▶ [Okunacak metin]:
Prof.Dr. Feyzullah EROĞLU
Küreselleşme, ilk aşamada sermaye hareketleri, üretim ve diğer ekonomik etkinliklerin dünya ölçeğinde serbest dolaşımı olarak tanıtıldı. Yoksul ülkelerin, küreselleşme yoluyla dünya ekonomisine daha fazla açılmalarının onlara belirli bir zenginlik getireceği propagandası yapıldı. Yoksul ülkeler, neler olup bittiğini anlamadan ekonomik kaynakları içeriden ve dışarıdan büyük bir iştahla yağmalandı.
Küreselleşme ve terör örgütleri
Küreselleşmenin asli aktörleri, yalnızca zengin ülkelerin çok uluslu şirketleri ve onların koruyuculuğunu yapan yöneticileri ve askerî güçleri değildir. Küresel güçlerin, şirket ve ordularının önünü açan aktörler arasında, 1980’li yıllardan sonra baş gösteren kitlesel terör örgütleri de yer almaktadır.
Küresel kapitalist güçler, kendi vahşi amaçları doğrultusunda bütün dünyayı yeniden paylaşım siyaseti güdüyor. Ekonomik avantajlarını güvenli bir biçimde sürdürebilmek için çevre ülkelerin yönetim, siyaset ve güvenlik gibi kurumlarını etkileri altına almaya çalışıyor. Güçlü bir ‘millî devlet’ ve ‘millî ordu’ geleneği olan yönetim sistemleri üzerinde arzu ettikleri ölçüde bir tahakkümde zorlanıyorlar. İstedikleri kıvamda yönlendirme yapamadıkları ülkelerde, devlet ve ordu yapısını itibarsızlaştırma eylemleri yapıyorlar. Ülke yönetimlerini zorlamak, kaynaklarını tüketmek ve toplumu yıldırmak maksadıyla çeşitli terör örgütlerinin kurulmasına, finansmanına ve yürütülmesine ön ayak oluyorlar.

▶ [Yapılacak görevler]:
a: Küreselleşme yazısına göre küresel güçler, terör örgütlerinin kurulmasına hangi amaçlarla ön ayak oluyor? Sayılan amaçların hepsini sıralayın.
b: Küreselleşme yazısını kaldığı yerden sürdürün.
Kayıtların bu işle hiçbir ilgisi yoktur.

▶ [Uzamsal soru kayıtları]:
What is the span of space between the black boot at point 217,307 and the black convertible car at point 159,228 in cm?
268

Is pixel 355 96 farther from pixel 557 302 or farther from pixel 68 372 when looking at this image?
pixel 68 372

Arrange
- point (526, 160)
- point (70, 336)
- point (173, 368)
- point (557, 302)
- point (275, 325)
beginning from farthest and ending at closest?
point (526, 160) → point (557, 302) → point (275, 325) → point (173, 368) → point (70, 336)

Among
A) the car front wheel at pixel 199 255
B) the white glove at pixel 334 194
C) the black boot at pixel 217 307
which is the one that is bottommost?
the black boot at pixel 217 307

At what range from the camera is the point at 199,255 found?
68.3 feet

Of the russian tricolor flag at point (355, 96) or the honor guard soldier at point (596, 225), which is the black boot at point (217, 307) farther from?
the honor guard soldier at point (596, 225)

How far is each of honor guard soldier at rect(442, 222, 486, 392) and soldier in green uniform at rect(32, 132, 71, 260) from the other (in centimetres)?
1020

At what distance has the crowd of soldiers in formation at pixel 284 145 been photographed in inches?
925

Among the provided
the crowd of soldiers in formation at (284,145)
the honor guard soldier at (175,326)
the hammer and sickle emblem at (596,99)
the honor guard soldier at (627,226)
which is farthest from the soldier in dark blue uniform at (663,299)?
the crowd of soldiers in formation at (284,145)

▶ [Görev yanıtları]:
a:
- Ülke yönetimlerini zorlamak
- Ülkelerin kaynaklarını tüketmek
- Toplumu yıldırmak

b:
Küresel güçler, yönetici ve siyasetçilerini büyük ölçüde kontrol edemedikleri devletlerin başına birtakım terör örgütleri musallat ediyor; onların yönetim sistemini ve siyaset kurumunu belirli yönde davranmaya zorluyorlar.
Küresel güçlerin gayri nizami tetikçileri
Dünya enerji kaynakları ile ticaret yolları üzerindeki bölge ülkelerinde var olan farklılıklar abartılarak, çoğunlukla etnik köken, siyasal dincilik ve solculuk görüntüsü üzerinden çeşitli terör örgütleri yapılandırıldı. Bu terör örgütlerinin ideolojisinin ne olduğu hiç önemli değildi; asıl maksat, her istenileni yapabilecek, kolay ve ucuz yoldan militan devşirmekti.
Bu terör örgütleri, birbirlerinden farklı gibiymiş görünseler de tamamen birbiriyle örtüşen insanlık dışı eylem yapıyorlar. Küresel güçlerin çıkarları doğrultusunda çok hızlı bir biçimde gömlek değiştiriyor, birbiriyle çatışıyor ve gerekirse şaşılacak bir hızla ittifak yapıyorlar. Bölge halkları ölüyor, acı çekiyor; küresel güçlerin çıkarları giderek bölgeye yerleşiyor.
Terör örgütleri, kendilerine verilmiş görev kapsamında, ulusal yönetimlere diz çöktürme ve teslim alma maksadıyla her türlü hukuk, ahlak ve insanlık dışı eylemleri yapmaktan kaçınmıyorlar. Yalnızca, toplum üzerinde korku ve panik yaratmak amacıyla millî devletin güvenlik güçleri ve ekonomik kuruluşlarını hedef almayıp, aynı zamanda bebeklerin bile katledildiği ağır insanlık suçu işliyorlar.
Bağımsız Türkiye’den terörle öç alma
Türk Milleti, başta sömürgeci İngiltere olmak üzere, diğer emperyalist ülkelerin işgalinden, Mustafa Kemal Atatürk’ün önderliğinde bağımsızlık savaşıyla kurtuldu. İşgalci ve sömürgeci güçler, yenilmişliklerinin öcünü almak için Türkiye Cumhuriyeti’ni, ilk yıllarından itibaren çeşitli isyan ve terör (tedhiş) eylemlerine maruz bıraktılar. Yine yenildiler. Ancak, durmadılar. Bu doğrultuda, siyasal islamcılık ve siyasal solculuk maskesiyle etnik bölücülük ekseninde yoğun bir örgütlenme furyası başlattılar. Bunlardan birisi de kanlı PKK terör örgütüydü.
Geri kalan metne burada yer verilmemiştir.